Firstly, Rick, yes the Microwave front screen is metal and the holes in it are a certain size so as to stop the energy radiating through. The are a short to the frequency length of the microwave. Thus I am not sure how this would pose to a DC with all sorts of frequency spikes radiating through it from a LStrike. But I guess it is better than nothing.
there are many theories and each year, more and more understanding of what takes place is coming to light. One thing now known is that a strike follows the same rules of physics that any electrical potential does. The reason why we don't or haven't "seen" that is only due to the huge electrical pressure involved. Think of it this way. Voltage is trying to flow from one source to another. It can only do that once an path has been established it can flow via. The ability for it to "meet" thuis path is due to its huge pressure that can cause it to "leap" a huge gap. Once this pressure has met the path to ground, it's emmense preesure overwems the path due to resistance. If lightening were to flow through a pure path of no resistance eg. a super conductor, it would flow and dissapate with no additonal side flashes. Because the path is not a super conductor, the voltage potential can not disapate to earth fast enough and the "back flow" of voltage pressure, now closer to other earths, jumps the shorter distances and side flashes accurr.

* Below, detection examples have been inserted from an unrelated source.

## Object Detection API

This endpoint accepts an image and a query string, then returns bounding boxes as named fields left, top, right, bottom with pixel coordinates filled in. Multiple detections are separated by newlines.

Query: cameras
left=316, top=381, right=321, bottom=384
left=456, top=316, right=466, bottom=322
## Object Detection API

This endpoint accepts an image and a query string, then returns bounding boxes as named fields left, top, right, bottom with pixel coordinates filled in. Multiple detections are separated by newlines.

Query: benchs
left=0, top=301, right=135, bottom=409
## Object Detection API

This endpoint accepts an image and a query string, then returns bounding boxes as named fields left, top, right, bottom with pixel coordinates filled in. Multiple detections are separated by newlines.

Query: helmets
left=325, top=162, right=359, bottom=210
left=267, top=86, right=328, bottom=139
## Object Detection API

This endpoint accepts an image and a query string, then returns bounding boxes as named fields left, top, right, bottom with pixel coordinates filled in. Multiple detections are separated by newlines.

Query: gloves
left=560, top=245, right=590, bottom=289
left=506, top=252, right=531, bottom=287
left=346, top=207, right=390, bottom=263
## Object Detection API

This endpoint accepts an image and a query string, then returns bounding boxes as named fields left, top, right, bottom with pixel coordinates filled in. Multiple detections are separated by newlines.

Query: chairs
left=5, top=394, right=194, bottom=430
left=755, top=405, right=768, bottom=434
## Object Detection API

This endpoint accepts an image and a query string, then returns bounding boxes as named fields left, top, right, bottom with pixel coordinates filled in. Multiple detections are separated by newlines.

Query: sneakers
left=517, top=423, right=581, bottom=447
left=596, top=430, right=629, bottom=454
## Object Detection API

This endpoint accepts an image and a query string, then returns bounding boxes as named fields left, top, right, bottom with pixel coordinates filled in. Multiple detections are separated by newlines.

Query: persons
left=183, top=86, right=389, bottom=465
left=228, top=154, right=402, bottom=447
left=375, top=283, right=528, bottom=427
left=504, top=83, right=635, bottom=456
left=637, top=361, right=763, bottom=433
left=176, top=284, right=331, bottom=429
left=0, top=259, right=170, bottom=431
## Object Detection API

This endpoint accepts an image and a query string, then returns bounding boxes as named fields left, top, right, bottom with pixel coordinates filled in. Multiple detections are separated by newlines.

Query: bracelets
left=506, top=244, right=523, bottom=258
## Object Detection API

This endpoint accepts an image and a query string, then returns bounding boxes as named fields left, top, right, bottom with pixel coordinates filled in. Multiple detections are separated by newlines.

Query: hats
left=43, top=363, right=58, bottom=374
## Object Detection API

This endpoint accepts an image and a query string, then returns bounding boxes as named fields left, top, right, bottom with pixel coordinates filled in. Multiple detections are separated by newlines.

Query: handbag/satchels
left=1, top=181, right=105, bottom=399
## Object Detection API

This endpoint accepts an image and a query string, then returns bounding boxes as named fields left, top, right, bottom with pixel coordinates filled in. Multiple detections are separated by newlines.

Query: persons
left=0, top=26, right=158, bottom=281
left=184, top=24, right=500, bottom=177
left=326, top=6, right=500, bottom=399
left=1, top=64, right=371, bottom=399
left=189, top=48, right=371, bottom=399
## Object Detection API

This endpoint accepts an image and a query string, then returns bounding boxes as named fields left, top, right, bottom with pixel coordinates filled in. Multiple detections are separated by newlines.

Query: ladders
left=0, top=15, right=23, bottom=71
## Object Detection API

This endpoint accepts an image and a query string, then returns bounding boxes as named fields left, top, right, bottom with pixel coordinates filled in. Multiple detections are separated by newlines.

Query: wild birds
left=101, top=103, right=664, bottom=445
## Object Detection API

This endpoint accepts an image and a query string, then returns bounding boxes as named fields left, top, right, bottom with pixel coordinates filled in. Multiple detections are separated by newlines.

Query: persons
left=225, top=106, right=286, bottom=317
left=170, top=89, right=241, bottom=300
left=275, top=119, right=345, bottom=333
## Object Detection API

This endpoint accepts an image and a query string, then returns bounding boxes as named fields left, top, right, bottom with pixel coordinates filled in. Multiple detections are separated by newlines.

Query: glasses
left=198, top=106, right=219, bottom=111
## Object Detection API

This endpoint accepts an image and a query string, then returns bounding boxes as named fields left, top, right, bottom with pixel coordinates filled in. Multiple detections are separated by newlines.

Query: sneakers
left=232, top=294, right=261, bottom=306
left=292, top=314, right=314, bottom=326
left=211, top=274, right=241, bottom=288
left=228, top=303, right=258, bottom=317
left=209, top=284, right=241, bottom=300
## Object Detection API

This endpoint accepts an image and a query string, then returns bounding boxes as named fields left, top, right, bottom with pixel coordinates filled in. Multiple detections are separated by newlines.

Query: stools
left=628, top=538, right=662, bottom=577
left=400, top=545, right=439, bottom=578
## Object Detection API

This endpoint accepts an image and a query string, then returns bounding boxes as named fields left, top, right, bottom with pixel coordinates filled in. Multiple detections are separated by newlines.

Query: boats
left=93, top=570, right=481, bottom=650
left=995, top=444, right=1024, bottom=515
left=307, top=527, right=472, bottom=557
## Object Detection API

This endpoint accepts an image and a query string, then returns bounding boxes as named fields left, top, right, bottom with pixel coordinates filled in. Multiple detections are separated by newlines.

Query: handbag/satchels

The diffuser is a difficult one to describe if it is effective or not. A "leader" is a charge that leads from ground up into the air. This is the initial path a high pressure voltage potential follows on it's way to ground. These very fine charged filaments can reach high into the atmosphere froma single point. but if it is difused, it is suggested that the filamnets don't reach so high. So the idea of having this "brush" on top of a high point ie Mast, it so as these leaders are disapated in every direction and hopefull not up as high as a single leader off another high point. the big issue is that this has not been truely proven as of yet.
The next important point is back to the law of physics. The better earth, the shortest path to earth will be the most likely path a voltage potential is going to take.
Now put that in context with the boat at anchor. The anchor is stuck in the mud(earth) and you are providing a metal path from ocean floor to boat to mast top. This path is less resistance than the water provides, so you have a greater chance of becoming a target. However, if you have the anchor up, and you still get hit, then the high pressure does not have a good clear path to ground, so it can do much more damage as it disapates into the water via your boat. So it is a case of damned if you do, damned if you don't.
And finaly, a Farrady cage will work best if it can be grounded as Gord has stated. However, it will still be better than nothing. y the way, many aircraft have been struck with no issue. But there a few stories that suggest one or two aircraft may have gone down due to strikes, so it is not always clear cut.